Measurement of blood CO2 concentration with a conventional Pco(2) analyzer

Objectives: CO2 content can be determined from the PCO2 in an acidified (forces all CO2 into solution) and diluted blood sample. However, PCO2 concentrations measured in conventional blood gas analyzers are only correct for samples with a significant buffer capacity (such as whole blood), so that mixing with the PCO2 in the rinse solution and tubing walls does not significantly change the sample PCO2. This study describes a calibration method and validation data for the Radiometer Medical ABL2 CO2 electrode system to accurately measure unbuffered blood samples used in the determination of blood CO2 content (or other aqueous fluids). Design: Prospective, criterion standard. Setting: Laboratory. Measurements and Main Results: Blood samples (0.4 mt) were acidified and diluted with 0.2 M lactic acid. After measuring PCO2, CO2 content was calculated using the CO2 solubility coefficient and the dilution factor of 20. CO2 content was determined in a series of sodium carbonate (Na2CO3) solutions spanning the physiologic range of CO2 content. Regression of the measured vs, the actual CO2 content data generated a straight line with a slope of 0.796 and y-intercept of 12.5 (r(2) = .99; n = 48). These coefficients were successfully used to correct CO2 content determined in blood samples into which graduated amounts of sodium carbonate were added. Conclusions: This calibration procedure allows accurate measurement of PCO2 in aqueous samples using the Radiometer ABL2 electrode system, and should be applicable to other blood gas analyzers. Necessary syringes and chemicals are readily avail able, the method is fast and simple, and the sample volume is small. In the practice of critical care medicine, accurate PCO2 measurement in aqueous acidified and diluted blood provides direct determination of blood CO2 content (useful in calculations of modified Pick cardiac output or tissue CO2 production). Determinations of absolute CO2 content in blood requiring complex methodology are not necessary. In addition, accurate measurement of aqueous gastric PCO2 can help determine gastric pH, which is an important marker of tissue perfusion.

+++++

Aim of the exercise:
For each statement, say whether the abstract on measuring blood CO2 agrees with it. Answer yes or no, and quote the words from the abstract that settle it.
1. Blood samples were acidified and diluted with 0.2 M lactic acid.
2. Regression of measured vs. actual CO2 content gave a line with a slope of 0.796.
3. The method needs a large sample volume.
The data that comes next has nothing to do with the text.

Dataset records:

+++++

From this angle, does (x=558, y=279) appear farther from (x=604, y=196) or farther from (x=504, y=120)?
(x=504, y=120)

+++++

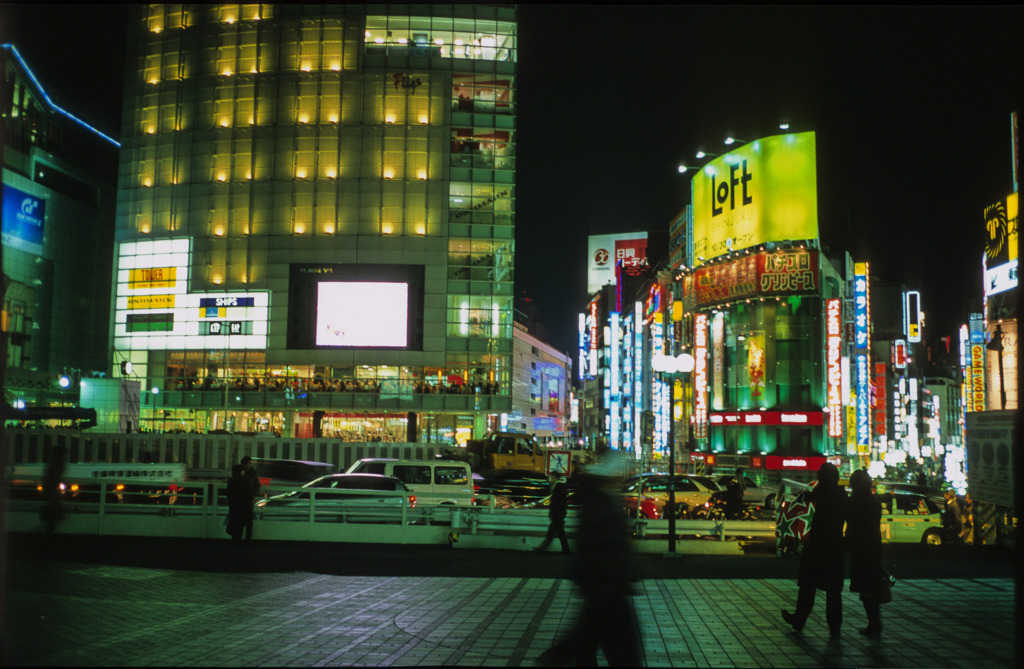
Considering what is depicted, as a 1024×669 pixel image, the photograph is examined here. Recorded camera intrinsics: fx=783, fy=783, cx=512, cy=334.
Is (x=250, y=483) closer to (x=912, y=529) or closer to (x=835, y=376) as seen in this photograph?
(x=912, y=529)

+++++

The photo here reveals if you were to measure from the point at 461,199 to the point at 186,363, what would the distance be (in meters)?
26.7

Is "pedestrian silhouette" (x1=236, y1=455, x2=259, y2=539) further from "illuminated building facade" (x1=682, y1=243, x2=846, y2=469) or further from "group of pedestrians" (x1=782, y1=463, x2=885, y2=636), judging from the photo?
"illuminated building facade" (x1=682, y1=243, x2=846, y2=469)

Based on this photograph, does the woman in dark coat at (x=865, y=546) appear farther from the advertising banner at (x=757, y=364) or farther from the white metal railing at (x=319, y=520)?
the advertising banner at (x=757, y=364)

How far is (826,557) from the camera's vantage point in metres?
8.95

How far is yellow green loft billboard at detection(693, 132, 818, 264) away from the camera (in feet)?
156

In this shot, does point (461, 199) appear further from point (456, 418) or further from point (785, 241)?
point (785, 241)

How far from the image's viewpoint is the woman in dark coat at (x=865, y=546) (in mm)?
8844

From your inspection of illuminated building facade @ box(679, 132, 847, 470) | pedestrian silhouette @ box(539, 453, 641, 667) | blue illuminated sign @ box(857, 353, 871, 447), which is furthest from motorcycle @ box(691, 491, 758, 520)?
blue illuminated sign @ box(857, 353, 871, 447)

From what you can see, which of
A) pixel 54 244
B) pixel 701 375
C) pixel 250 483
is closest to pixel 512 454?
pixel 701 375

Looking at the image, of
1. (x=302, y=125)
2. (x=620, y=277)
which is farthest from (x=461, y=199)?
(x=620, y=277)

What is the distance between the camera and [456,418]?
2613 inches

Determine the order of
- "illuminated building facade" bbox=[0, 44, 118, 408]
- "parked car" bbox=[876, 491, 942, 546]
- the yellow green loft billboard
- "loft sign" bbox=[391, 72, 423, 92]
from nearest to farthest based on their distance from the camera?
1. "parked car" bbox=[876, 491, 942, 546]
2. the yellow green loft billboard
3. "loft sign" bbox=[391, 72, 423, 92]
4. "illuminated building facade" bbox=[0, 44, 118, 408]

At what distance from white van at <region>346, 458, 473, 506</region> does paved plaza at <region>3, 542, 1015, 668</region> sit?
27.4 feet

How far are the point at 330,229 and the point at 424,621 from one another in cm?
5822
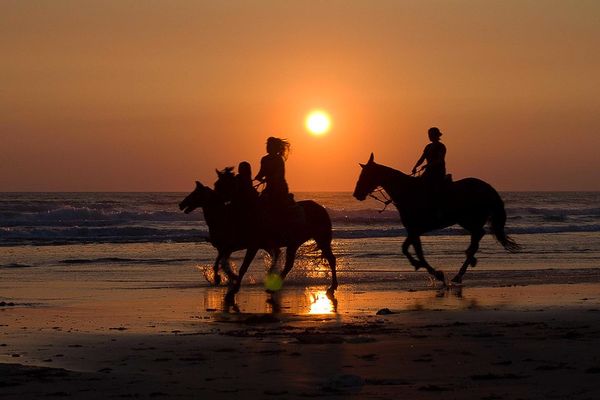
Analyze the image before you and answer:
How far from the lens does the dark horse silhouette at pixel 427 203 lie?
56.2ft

+++++

Response for this exercise:
1. Yes: "were acidified and diluted with 0.2 M lactic acid"
2. Yes: "generated a straight line with a slope of 0.796"
3. No: "the sample volume is small"